> _PROVIDED TEXT_:
▼

# Plastisol transfers can be picked/scratched off??



## brendanmacie (Oct 10, 2015)

Hey everyone this is my first post and I need some help after trying multiple things. My plastisol transfers are one color black from semo imprints (which look great and had great service with). The problem is that if i scratch it with my fingernail they will start to peel off. I've adjusted pressure time and heat multiple times. Everyone seemed to have good results with them, I just cant get it down. Any suggestions as to exactly what amount of heat, time, and pressure? Thanks so much!

I'm printing on Gildan 100% Ultra cotton t shirts, 2000


----------



## jennGO (Mar 11, 2014)

Are you preheating the shirt to remove moisture? Have you tried preheating a little longer if you live in a humid area? Have you tested the temp of your press to see if it is calibrated? Do you think it is a poorly made press with cold spots and that is why your transfers don't stick? Have you asked Semo for a sample pack to test to deduce if it is your press or a poorly cured transfer? Why did you decide to scratch the shirt?

▲

> _TASKS TO COMPLETE_:
1. According to the plastisol transfer thread, what shirts is the original poster printing on?
2. Continue the plastisol transfer thread from its last reply.
The items that come next are not needed.

> _DATASET_:
▼

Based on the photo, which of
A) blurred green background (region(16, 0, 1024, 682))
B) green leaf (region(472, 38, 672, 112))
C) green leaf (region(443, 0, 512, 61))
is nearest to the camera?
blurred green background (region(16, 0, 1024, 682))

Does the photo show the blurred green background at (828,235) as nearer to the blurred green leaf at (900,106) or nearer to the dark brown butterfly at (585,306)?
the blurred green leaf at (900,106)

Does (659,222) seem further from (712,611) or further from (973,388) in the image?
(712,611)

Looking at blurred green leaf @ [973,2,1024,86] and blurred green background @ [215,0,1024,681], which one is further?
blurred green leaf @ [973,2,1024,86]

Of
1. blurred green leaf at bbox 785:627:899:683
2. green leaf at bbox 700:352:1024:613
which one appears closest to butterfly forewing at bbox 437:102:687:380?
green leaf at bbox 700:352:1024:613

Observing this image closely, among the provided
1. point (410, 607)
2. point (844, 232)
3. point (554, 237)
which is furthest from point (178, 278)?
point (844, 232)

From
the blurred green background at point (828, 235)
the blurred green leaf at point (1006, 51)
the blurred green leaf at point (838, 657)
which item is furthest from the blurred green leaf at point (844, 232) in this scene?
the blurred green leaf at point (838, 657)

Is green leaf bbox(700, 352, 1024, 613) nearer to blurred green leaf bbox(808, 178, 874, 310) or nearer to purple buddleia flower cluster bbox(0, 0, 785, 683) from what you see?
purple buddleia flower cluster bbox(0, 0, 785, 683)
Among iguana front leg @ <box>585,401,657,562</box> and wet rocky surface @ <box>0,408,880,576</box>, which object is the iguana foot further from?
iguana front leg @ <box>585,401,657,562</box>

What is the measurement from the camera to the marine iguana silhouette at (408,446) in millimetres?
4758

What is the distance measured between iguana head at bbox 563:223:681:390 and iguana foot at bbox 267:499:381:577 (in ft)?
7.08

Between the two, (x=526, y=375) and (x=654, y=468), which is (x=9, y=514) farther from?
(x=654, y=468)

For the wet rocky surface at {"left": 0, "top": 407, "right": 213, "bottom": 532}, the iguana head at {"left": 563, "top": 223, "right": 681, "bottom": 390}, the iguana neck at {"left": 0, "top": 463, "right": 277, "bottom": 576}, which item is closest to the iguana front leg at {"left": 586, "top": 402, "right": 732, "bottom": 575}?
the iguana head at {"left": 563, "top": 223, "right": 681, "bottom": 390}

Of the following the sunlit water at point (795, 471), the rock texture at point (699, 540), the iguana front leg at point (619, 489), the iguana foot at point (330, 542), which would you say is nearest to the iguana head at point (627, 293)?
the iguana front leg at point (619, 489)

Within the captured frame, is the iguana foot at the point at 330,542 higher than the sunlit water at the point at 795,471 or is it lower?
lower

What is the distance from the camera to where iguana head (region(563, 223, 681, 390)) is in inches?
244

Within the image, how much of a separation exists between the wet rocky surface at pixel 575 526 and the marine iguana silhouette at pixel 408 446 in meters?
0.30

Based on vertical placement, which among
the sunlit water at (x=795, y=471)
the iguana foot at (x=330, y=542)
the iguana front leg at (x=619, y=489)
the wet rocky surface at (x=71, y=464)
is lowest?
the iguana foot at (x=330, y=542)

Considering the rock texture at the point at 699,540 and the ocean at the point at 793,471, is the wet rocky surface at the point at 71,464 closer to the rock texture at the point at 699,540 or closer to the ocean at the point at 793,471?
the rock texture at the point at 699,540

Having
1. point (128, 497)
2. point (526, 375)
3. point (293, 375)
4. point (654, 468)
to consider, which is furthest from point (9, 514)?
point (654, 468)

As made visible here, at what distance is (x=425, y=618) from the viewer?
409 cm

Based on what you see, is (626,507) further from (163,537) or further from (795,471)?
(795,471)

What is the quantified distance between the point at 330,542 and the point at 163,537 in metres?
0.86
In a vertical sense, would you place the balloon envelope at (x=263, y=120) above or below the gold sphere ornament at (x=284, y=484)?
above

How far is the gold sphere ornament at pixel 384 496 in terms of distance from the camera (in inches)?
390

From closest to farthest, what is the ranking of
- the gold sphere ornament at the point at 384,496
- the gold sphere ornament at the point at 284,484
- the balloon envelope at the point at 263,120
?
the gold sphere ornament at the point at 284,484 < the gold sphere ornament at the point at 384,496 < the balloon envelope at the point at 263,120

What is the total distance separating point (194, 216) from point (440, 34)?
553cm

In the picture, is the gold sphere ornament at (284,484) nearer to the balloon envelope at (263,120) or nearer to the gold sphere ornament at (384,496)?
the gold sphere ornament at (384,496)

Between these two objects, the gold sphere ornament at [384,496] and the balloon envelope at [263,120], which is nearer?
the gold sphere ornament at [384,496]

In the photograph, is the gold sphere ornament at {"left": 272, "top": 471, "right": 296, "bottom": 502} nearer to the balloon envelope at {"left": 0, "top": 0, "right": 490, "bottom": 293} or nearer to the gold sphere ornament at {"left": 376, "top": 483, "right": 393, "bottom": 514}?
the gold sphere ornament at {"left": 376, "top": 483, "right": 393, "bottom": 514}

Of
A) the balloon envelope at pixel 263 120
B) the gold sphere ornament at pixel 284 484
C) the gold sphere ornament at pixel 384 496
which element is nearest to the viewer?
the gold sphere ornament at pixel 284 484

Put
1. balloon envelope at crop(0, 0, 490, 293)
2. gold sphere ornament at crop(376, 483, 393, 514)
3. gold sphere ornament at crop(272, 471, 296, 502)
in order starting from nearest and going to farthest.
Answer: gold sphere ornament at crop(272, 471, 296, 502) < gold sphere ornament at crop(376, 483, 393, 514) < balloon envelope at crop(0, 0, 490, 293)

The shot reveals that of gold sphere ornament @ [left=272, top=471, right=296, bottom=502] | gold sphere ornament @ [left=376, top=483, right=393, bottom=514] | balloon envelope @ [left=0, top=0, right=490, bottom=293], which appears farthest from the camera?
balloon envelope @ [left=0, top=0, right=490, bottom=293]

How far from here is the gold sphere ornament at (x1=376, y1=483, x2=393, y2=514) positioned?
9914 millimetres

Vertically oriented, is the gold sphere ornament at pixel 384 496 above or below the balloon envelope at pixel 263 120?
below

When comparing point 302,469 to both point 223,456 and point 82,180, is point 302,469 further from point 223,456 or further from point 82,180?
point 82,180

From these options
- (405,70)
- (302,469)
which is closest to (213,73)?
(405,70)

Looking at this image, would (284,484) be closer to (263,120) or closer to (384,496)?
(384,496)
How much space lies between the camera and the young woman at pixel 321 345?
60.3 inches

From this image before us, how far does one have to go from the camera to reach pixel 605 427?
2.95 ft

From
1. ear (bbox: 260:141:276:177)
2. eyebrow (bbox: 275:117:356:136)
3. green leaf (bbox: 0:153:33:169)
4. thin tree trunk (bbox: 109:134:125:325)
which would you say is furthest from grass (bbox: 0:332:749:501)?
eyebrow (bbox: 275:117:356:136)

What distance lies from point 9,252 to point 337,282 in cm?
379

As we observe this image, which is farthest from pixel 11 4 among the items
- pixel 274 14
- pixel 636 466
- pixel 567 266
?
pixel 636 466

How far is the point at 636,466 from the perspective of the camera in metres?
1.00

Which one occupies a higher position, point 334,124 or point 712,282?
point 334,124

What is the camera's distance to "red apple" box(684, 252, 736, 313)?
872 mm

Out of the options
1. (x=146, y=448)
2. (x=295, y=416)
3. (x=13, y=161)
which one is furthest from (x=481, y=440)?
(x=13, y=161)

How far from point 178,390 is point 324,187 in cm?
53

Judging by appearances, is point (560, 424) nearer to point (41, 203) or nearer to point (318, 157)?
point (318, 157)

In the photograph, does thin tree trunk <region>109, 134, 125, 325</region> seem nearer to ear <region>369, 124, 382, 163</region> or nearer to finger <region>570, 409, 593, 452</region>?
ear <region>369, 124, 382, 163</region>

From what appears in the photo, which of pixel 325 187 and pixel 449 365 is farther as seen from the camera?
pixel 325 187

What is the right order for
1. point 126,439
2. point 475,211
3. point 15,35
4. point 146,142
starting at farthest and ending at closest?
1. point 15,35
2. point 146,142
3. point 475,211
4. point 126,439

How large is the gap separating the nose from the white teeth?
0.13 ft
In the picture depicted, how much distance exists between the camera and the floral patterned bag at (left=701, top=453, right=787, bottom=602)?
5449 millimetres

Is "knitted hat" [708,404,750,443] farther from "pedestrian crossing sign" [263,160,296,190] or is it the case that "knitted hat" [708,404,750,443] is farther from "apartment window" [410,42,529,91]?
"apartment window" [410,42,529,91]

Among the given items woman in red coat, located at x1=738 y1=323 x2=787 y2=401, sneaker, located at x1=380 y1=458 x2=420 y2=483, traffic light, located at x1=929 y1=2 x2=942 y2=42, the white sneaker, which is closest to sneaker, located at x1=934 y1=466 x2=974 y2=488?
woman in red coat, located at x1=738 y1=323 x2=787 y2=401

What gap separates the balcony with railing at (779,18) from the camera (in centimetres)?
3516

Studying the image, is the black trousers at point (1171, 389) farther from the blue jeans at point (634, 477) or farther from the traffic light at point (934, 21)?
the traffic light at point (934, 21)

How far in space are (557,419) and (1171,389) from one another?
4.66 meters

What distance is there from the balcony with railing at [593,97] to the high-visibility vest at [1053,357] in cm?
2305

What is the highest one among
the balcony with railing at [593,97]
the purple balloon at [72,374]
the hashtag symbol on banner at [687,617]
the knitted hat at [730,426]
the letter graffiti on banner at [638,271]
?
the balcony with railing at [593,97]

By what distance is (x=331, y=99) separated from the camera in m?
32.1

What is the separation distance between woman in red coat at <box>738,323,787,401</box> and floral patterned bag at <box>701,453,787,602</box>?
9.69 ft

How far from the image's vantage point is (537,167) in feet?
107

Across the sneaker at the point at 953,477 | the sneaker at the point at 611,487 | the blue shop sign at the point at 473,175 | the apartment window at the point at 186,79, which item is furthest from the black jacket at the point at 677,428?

▲

> _RESPONSES TO THE EXERCISE_:
1. Gildan 100% Ultra Cotton T-shirts, style 2000.

2.
----------



## brendanmacie (Oct 10, 2015)

jennGO said:


> Are you preheating the shirt to remove moisture? Have you tried preheating a little longer if you live in a humid area? Have you tested the temp of your press to see if it is calibrated? Do you think it is a poorly made press with cold spots and that is why your transfers don't stick? Have you asked Semo for a sample pack to test to deduce if it is your press or a poorly cured transfer? Why did you decide to scratch the shirt?


Thanks for the response I will try preheating longer because the room does get quite humid, and I'll probably be purchasing a temp gun and will post the results thanks a lot!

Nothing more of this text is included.